The Galerie Véro-Dodat was built in 1826 by two charcutiers, connecting the Rue du Bouloi and the Rue de Jean-Jacques Rousseau between the Palais-Royal and Les Halles. This was during the Bourbon Restoration in the early 1800s, when covered passages or galeries in Paris were growing quickly in popularity. They provided warm, dry places for the wealthy to shop and dine on rainy, muddy days. In a time before paved streets and sewers, the galleries' billiards, bistros and public baths served as a grown-up playground for the emerging middle class. At the height of their popularity in the mid 19th century, there were more than 150 passages. However, with the advent of the department store around 1850, the galleries began to decline. Today, eighteen passages remain.

Véro-Dodat was one of the first of Paris's passageways to get gas lighting in 1830, and one of the last to fall into decline. Its decline began during the Second Empire with the demise of the Messageries Laffitte et Gaillard. It was listed as a French historical landmark on 9 June 1965 and was restored in 1997 to its former 19th-century, neoclassical glory, complete with its elegant shops specializing in antiques, objets d'art, art books and fashion accessories.
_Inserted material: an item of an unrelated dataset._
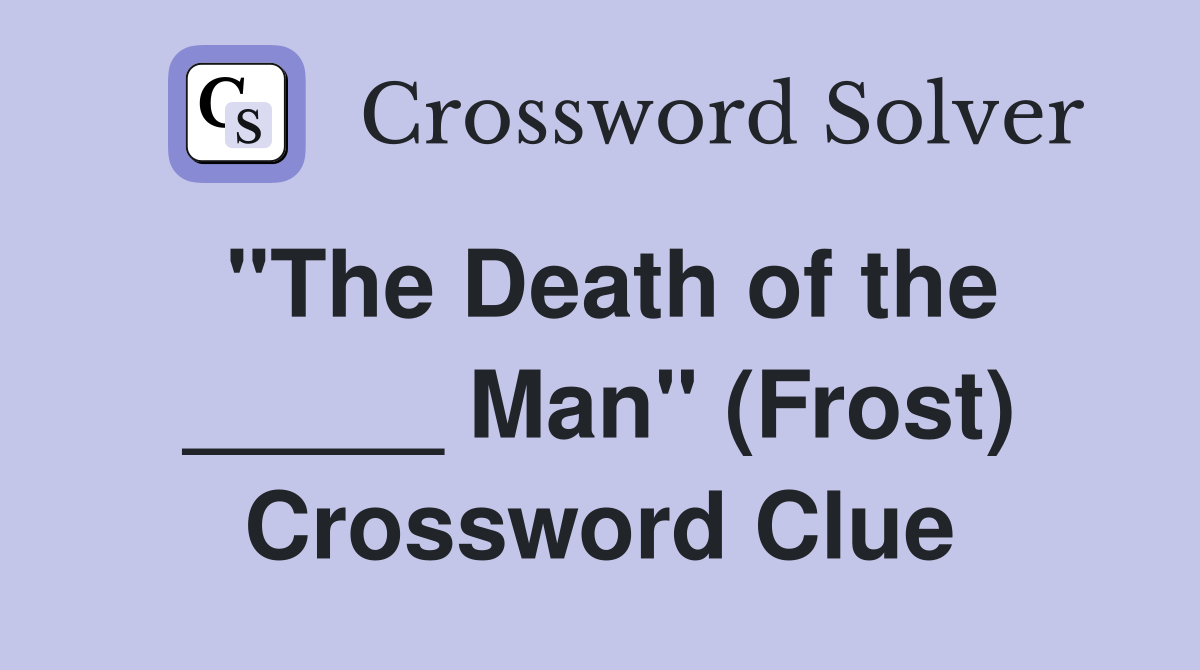 "The Death of the _____ Man" (Frost) Crossword Clue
It is said this is where French writer Gérard de Nerval would often drink at the restaurant Café de l'Époque, located on the Rue Croix-des-Petits-Champs entrance of the gallery, and that is where he took his last drink before committing suicide by hanging in Châtelet. The actress Rachel occupied an apartment in the passage of 1838 in 1842. The print-seller Gabriel Aubert, editor of Le Charivari and of La Caricature, also settled there and introduced the gallery to the most famous caricaturists of the time.

==Description==
The Galerie is neoclassical in style, with marble columns, gold trim, frescoes, and a black and white tiled floor. The passage is arranged to give an illusion of depth, the diagonal grid of black and white tiles, the low height of the ceiling decorated with paintings of landscapes where it is not glass, for shops on the alignment of a strict horizontal plane. The entries in the gallery are ionic arcades closed by gates. Entries are crowned with a balcony. The façade of the gallery on the Rue du Bouloi is decorated with two statues in niches representing Hermes with his winged helmet and a Caduceus hand, god of merchants, and Hercules dressed in the skin of Nemean lion.

==Retail==
The Galerie Véro-Dodat is filled with mostly high-caliber, designer boutiques and antique shops. Among them are two Christian Louboutin stores, the women's Paris flagship boutique, and the world's first CL Men's store, Boutique Homme.